I also would recommend a mix though, but the pellets make nice treats or part of the mix.


----------



## missyrain (Feb 14, 2009)

do you feed that to pet rats?


----------



## Amalthea (Oct 2, 2007)

Rats should also be fed on a good quality mix... Pellets are boring and for intelligent creatures like rats, they need stimulation.


----------



## missyrain (Feb 14, 2009)

i feed mine on the shunamite diet but i wont mind adding something else to it


----------



## Amalthea (Oct 2, 2007)

Shunamite is perfect... Just give them extra tidbits for treats... And loads of fresh foods. Can't go wrong with that.
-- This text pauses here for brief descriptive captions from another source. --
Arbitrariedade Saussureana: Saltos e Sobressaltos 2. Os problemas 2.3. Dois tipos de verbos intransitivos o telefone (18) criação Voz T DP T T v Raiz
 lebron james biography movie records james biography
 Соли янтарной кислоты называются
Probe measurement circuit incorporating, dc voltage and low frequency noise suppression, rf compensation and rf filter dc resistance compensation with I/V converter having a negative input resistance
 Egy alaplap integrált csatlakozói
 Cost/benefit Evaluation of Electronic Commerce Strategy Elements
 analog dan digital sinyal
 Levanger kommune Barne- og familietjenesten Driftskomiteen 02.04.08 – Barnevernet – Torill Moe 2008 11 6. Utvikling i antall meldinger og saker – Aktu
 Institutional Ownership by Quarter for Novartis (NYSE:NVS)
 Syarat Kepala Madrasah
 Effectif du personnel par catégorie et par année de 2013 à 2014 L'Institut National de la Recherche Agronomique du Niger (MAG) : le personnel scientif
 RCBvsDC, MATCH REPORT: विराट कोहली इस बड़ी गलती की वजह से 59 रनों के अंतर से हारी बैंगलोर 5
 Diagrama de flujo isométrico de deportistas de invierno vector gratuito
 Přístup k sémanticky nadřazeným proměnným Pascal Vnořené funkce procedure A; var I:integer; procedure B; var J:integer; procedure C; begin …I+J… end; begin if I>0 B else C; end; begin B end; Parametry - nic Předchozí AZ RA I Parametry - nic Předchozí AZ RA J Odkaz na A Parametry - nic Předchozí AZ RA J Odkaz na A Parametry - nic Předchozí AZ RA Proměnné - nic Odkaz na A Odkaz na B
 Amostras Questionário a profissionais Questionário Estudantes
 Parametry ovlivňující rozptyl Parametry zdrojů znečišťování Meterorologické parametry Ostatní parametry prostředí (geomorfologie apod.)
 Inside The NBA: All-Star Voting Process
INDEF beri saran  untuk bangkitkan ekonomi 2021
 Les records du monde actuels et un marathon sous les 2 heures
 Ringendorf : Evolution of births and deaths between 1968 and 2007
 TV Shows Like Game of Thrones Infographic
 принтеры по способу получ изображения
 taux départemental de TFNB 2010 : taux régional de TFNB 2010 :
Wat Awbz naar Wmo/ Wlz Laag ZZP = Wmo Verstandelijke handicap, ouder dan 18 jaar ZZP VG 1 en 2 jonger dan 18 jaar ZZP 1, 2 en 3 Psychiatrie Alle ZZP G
I feed my mice almost the same thing as my rats, just with smaller portions


----------



## bosshogg (Nov 19, 2006)

*Argo Feeds Ltd*
Kirkwood Mill
Sheffield Road
Sheffield
South Yorkshire S36 6H
*Telephone:*
01226 762341 
*Fax:*
01226 766707



give them a ring an they will tell you if they deliver to anyone near you and then you just ask them to order it for you, its £7.95 a bag


----------



## LisaLQ (Jan 29, 2009)

missyrain said:


> do you feed that to pet rats?


I dont personally, I make a home made mix (not "Shunamite", I do a lower calorie version with straights and cereals which leaves my rats in better condition and healthier). But I do sometimes get a small bag of the rat and mouse cubes by Argo as treats or to mix into my homemade mix, as they dont contain any manky meat products like the Burgess ones do. They dont contain anything really _good_ either, but it's all variety.

I wouldn't give mine pellets on their own, as I prefer to give them a more varied and healthier diet with better ingredients.


----------



## Esarosa (Jul 13, 2007)

LisaLQ said:


> I dont personally, I make a home made mix (not "Shunamite", I do a lower calorie version with straights and cereals which leaves my rats in better condition and healthier). But I do sometimes get a small bag of the rat and mouse cubes by Argo as treats or to mix into my homemade mix, as they dont contain any manky meat products like the Burgess ones do. They dont contain anything really _good_ either, but it's all variety.
> 
> I wouldn't give mine pellets on their own, as I prefer to give them a more varied and healthier diet with better ingredients.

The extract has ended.